NULLPOINT - Issue #1

Drops when something actually matters.


WAIT, WHAT?

An AI That's Too Dangerous To Release

Anthropic built a model called Mythos that's so good at finding security holes in software, they refused to release it publicly. It found a 27-year-old bug hiding in OpenBSD — an OS literally famous for having no bugs — and chained together vulnerabilities in every major operating system and browser, writing complete working exploits entirely on its own, without any human steering. The good news: Microsoft, Google, Apple and 40 others get early access to patch things before the bad guys find out. The bad news: Anthropic's own head of offensive cyber research expects competitors to have comparable capabilities within six to twelve months — at which point "too dangerous to release" becomes someone else's problem.

Read: Anthropic / Project Glasswing


But Wait — Who benefits?

TechCrunch noticed something worth sitting with: limiting Mythos to 40 giant  enterprises is a remarkably good sales strategy that also, conveniently, makes it harder for competitors to study. The safety narrative and the revenue model point in exactly the same direction. That doesn't mean the threat isn't real — but it's worth noting that Anthropic gets to be both the hero and the vendor here.

Read: TechCrunch


The "Oops, We Open-Sourced Our Code" Incident

When Anthropic accidentally leaked Claude Code's source, people expected pure neural network magic all the way down. What they found was weirder: buried at the centre is a 3,167-line file called print.ts — not AI at all, but old-fashioned deterministic code. 486 IF-THEN branches, 12 levels of nesting, the kind of explicit rule-following logic that 1970s AI researchers like John McCarthy and Marvin Minsky built their careers on. Anthropic essentially decided: for the parts that really need to be right every time, don't trust the AI. Use a rulebook. That marriage of neural networks and explicit symbolic logic has a name — neurosymbolic AI — and the researchers who spent decades arguing it was the future, while being laughed at by the "just scale the neural net" crowd, are currently insufferable at parties. Rightfully so.

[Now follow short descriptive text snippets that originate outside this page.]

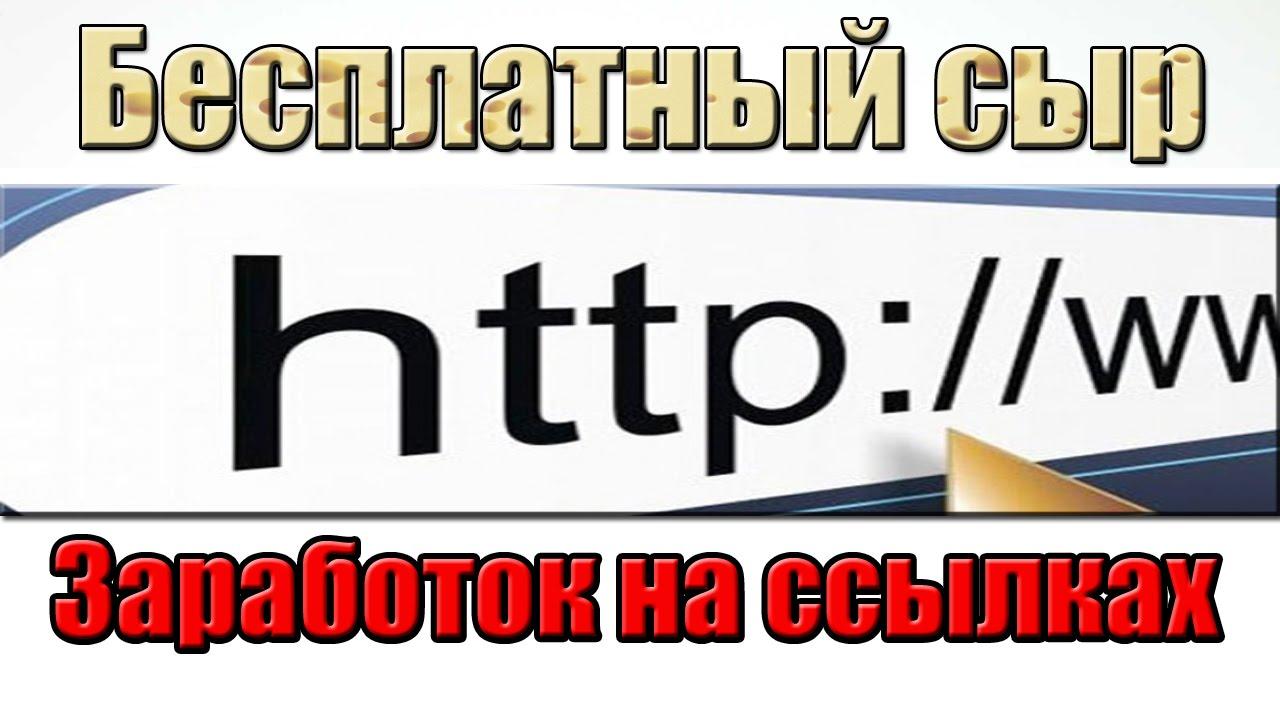 Заработай в интернете на халяву где можно заработать в интернете много денег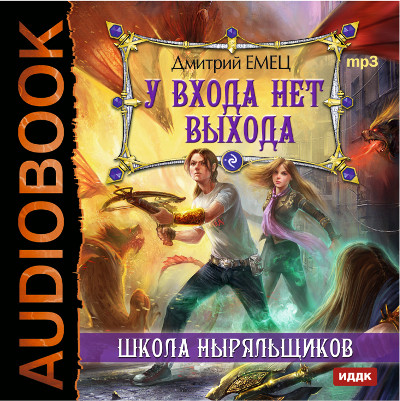 Аудиокнига ШНыр. Книга 2. У входа нет выхода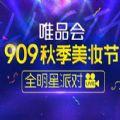 唯品会909美妆节全明星派对直播完整视频在线观看 v1.0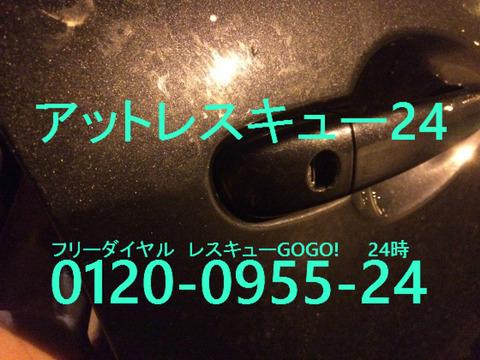 マツダ2010年式デミオ 閉じ込めインロック救急カギ開け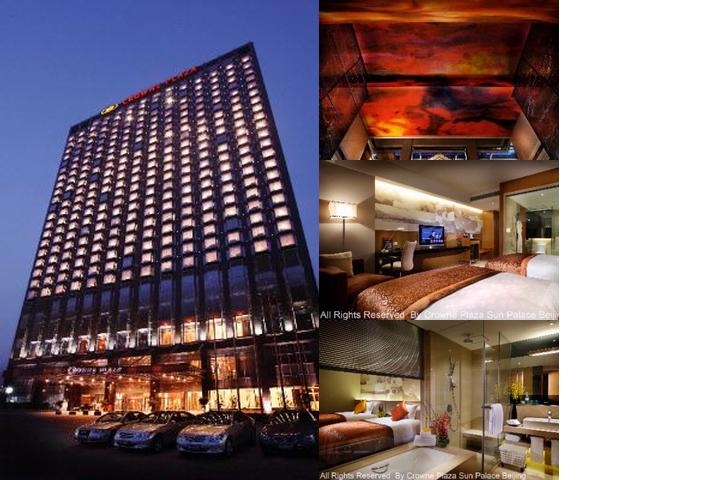 Crowne Plaza Sun Palace Beijing photo collage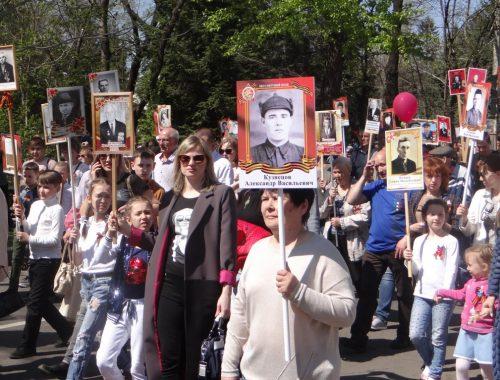 Продлена регистрация на онлайн-шествие «Бессмертный полк»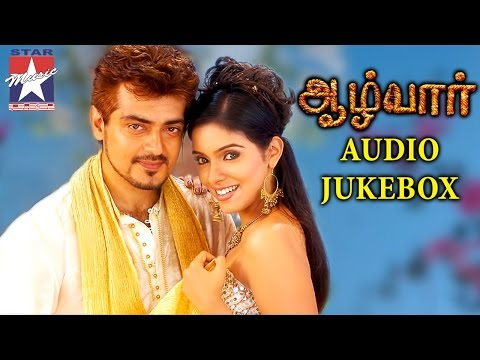Aalwar Tamil Movie | Audio Jukebox | Ajith Kumar | Asin | Vivek | Srikanth Deva | Star Music India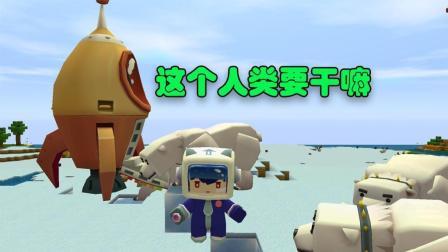 迷你世界 清水在北极发射飞船 北极熊一脸梦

Read: Gary Marcus / Substack


Vibeware: When Hackers Stopped Trying to Be Smart

A year ago, everyone predicted AI would write malware. Nobody predicted this.

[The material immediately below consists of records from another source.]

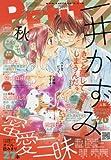 プチコミック 増刊 秋号 2017年 12 月号 [雑誌]: プチコミック 増刊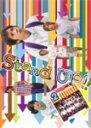 【送料無料】Stand UP!!(2)/二宮和也[DVD]【返品種別A】【smtb-k】【w2】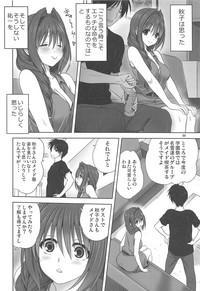 Akiko-san to Issho 22 6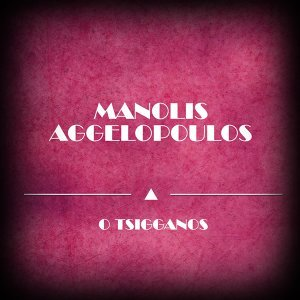 Manolis Aggelopoulos 歌手頭像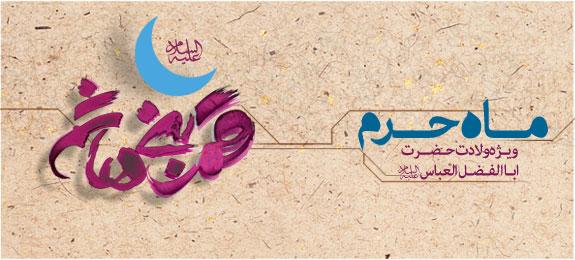 ماه حرم - ولادت حضرت ابوالفضل علیه السلام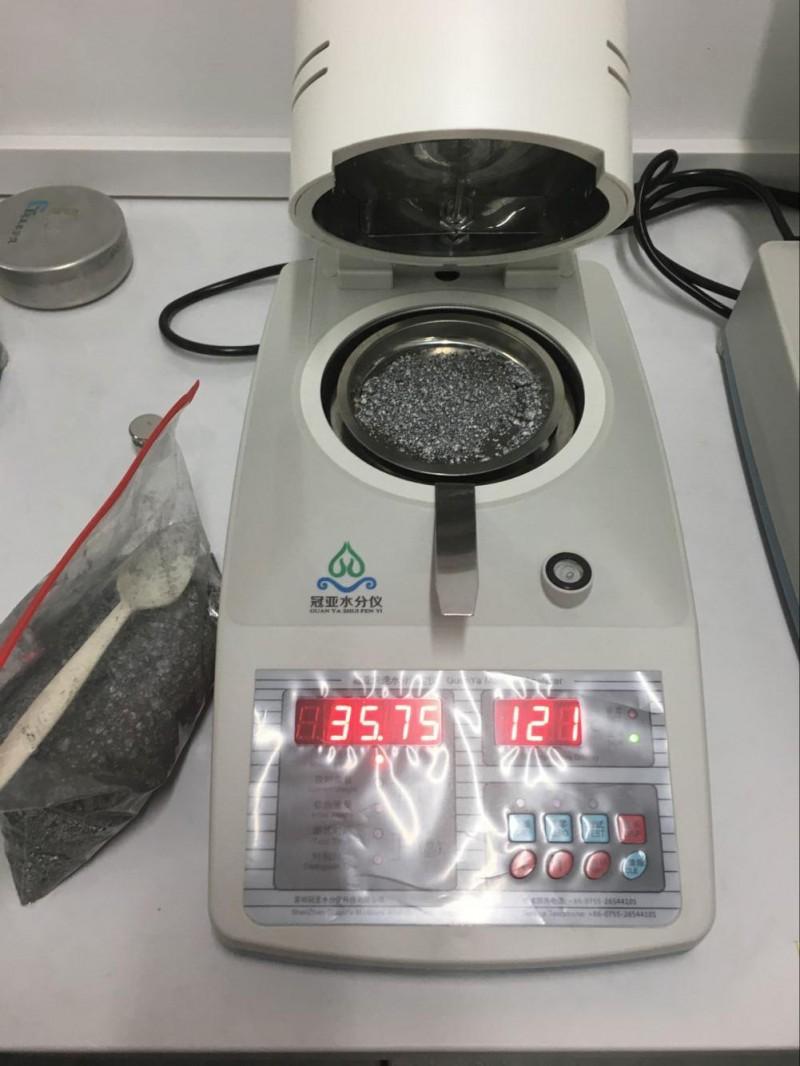 高精度金属粉末含水率测定仪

For decades, security tools have been remarkably good at catching malicious code — they've seen so much C, Python and Java malware that they've built fingerprints for all of it. Spot the signature, kill the program, done. Hackers knew this. So they asked AI a simple question: what if we wrote the same malware in a language nobody's ever heard of?

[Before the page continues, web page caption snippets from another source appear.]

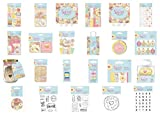 Sweet Treats Papermania Craft Collection - Full Range Bundle (23 Items)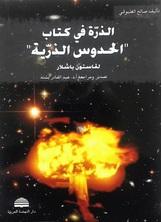 الذرة في كتاب الحدوس الذرية
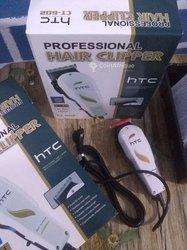 Tondeuse HTC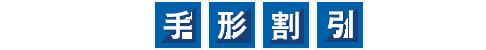 大阪の手形割引・約束手形業者の「換金手数料」比較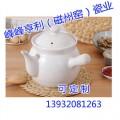 邯郸日用瓷,邯郸日用瓷厂家,亨利陶瓷注重品质!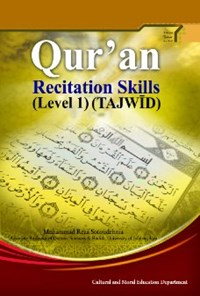 (Qur'an Recitation Skills (Level 1) (TAJWĪD)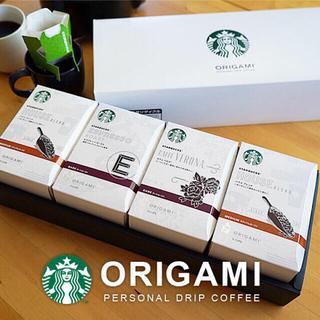 Starbucks Coffee - スターバックス オリガミ パーソナル ドリップコーヒーギフト SB-30S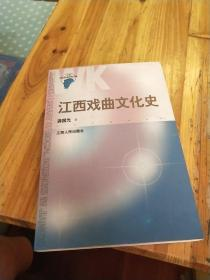 江西戏曲文化史——江西社会科学研究文库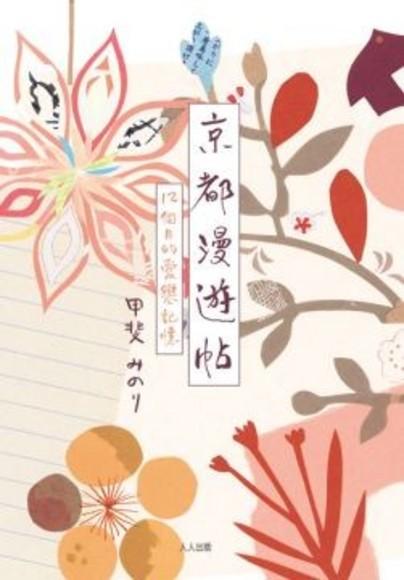 京都漫遊帖-12個月的愛戀記憶(平裝)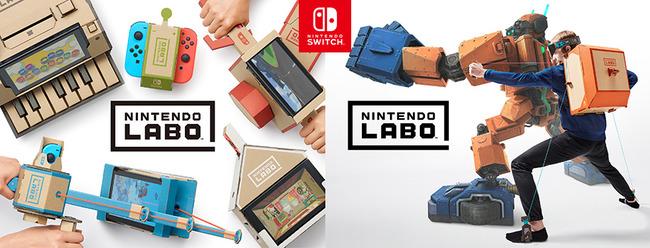 【速報】 スイッチを使った新しい遊び『ニンテンドーラボ』発売決定!ダンボールの工作キットで新しいコントローラーの形を発表!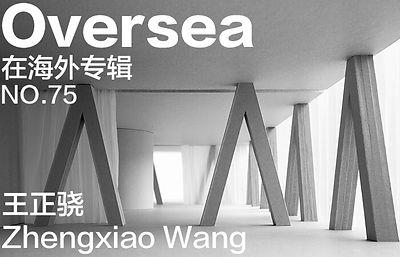 097-overseas-75-zhengxiao-wang.jpg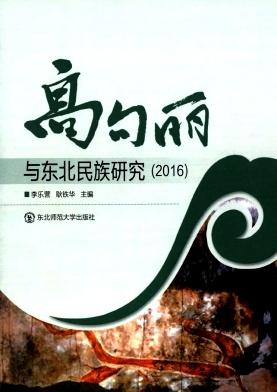 《高句丽与东北民族研究》期刊征稿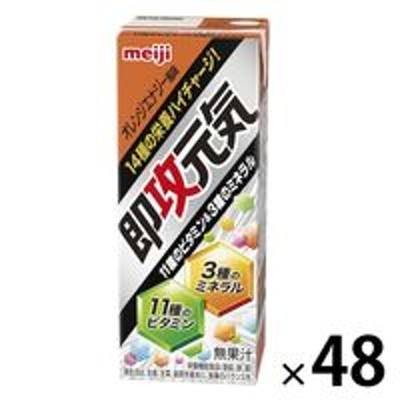 明治即攻元気ドリンク11種のビタミン&3種のミネラルオレンジエナジー風味 1セット(48本) 明治 栄養補助ゼリー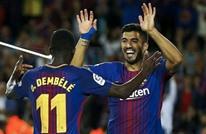 بعد الفوز على سوسيداد.. جمهور برشلونة يتلقى صدمة قوية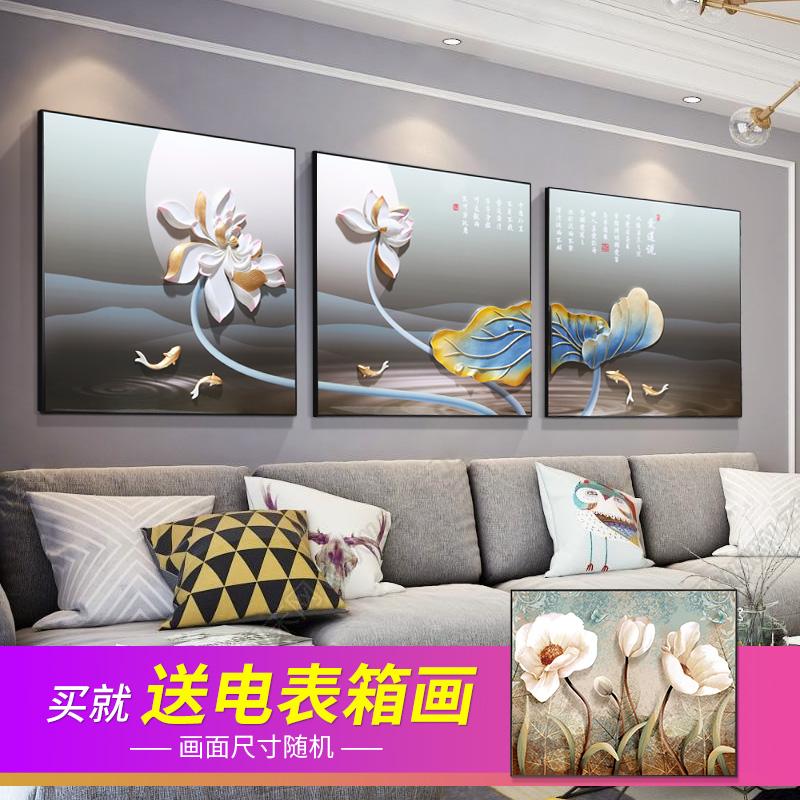 客厅装饰画新中式现代简约沙发背景墙画玄关挂画卧室莲花浮雕壁画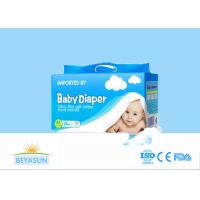 Cheap Breathable Custom Patterned Disposable Diapers Fluff Pulp Material for sale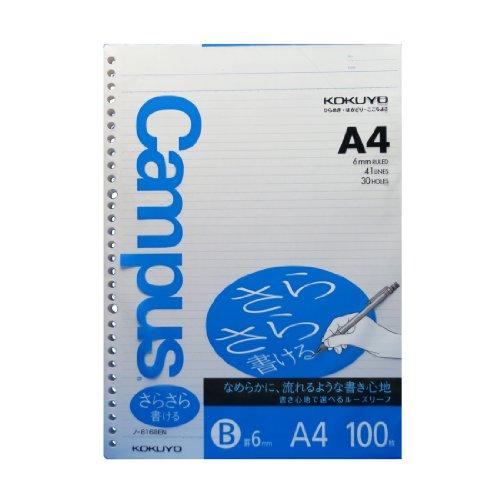 コクヨ キャンパス ルーズリーフ さらさら書ける A4 B罫 100枚 ノ-816BEN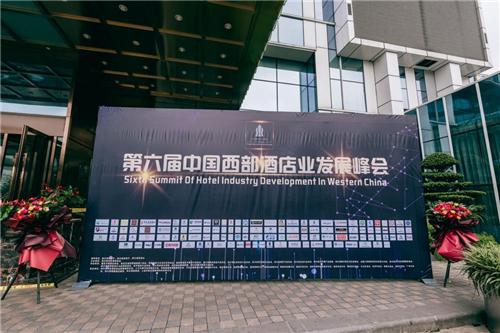 出席第六届中国西部酒店业发展峰会,胜高酒店董事长盛宏军吹响进击号角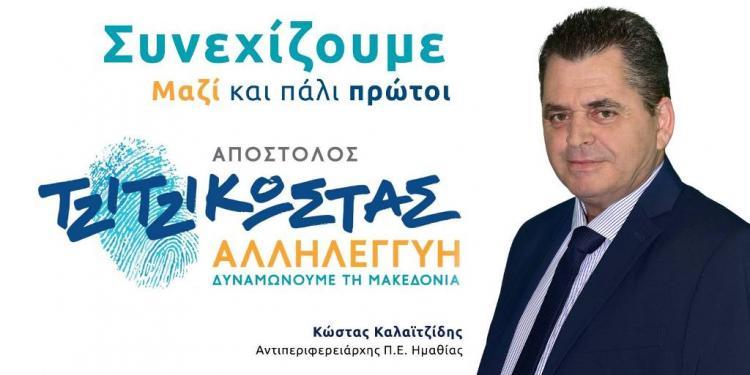 Κ. Καλαϊτζίδης : «Υλοποιήσαμε σε όλη την Ημαθία πάνω από 100 έργα ανάπτυξης και συνεχίζουμε»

Enter Nim and Zig. Yes, those are real programming languages. No, your security tools have no idea what malicious Nim code looks like — because until recently, nobody was writing malicious Nim code. The same stealing, spying, and — if your laptop happens to be connected to critical infrastructure — potentially much worse, now runs completely undetected. Not because the code is clever. It isn't. It's often broken. One sample had a placeholder where the server address should be, meaning it could never actually steal anything. Another always reported itself as "online" because it reset its own timestamp every time it checked.

Doesn't matter. Undetectable beats elegant, every time.

And yes — researchers will eventually catch up, using the same AI to write detection signatures. The hackers thought of that too. Pakistan-aligned APT36 is churning out new variants daily, in different languages, using different communication channels — Slack, Discord, Google Sheets — so the malicious traffic looks like your colleagues having a busy afternoon. By the time a signature exists for Monday's variant, Tuesday's is already inside the network. Bitdefender calls it "Distributed Denial of Detection." Flood the defenders until something gets through.

The surprising part isn't that AI writes malware. It's that AI made every obscure programming language simultaneously dangerous overnight.

→ Bitdefender Research · Dark Reading


FROM THE VAULT

North Korea Almost Stole $1 Billion. A Printer Stopped Them.

In 2016, North Korea's elite hacker group — the Lazarus Group — spent a year quietly inside Bangladesh Bank's systems before making their move. They tried to transfer $1 billion out through the Federal Reserve. All but $81 million was stopped because one of the transfer instructions contained the word "Jupiter" — which also happened to be the name of a sanctioned Iranian shipping vessel. The rest was laundered through Manila casinos. The whole thing unravelled because a printer on the 10th floor ran out of paper and nobody noticed the transfer logs. The BBC turned this into a 10-episode podcast that is genuinely unputdownable — better than most crime fiction.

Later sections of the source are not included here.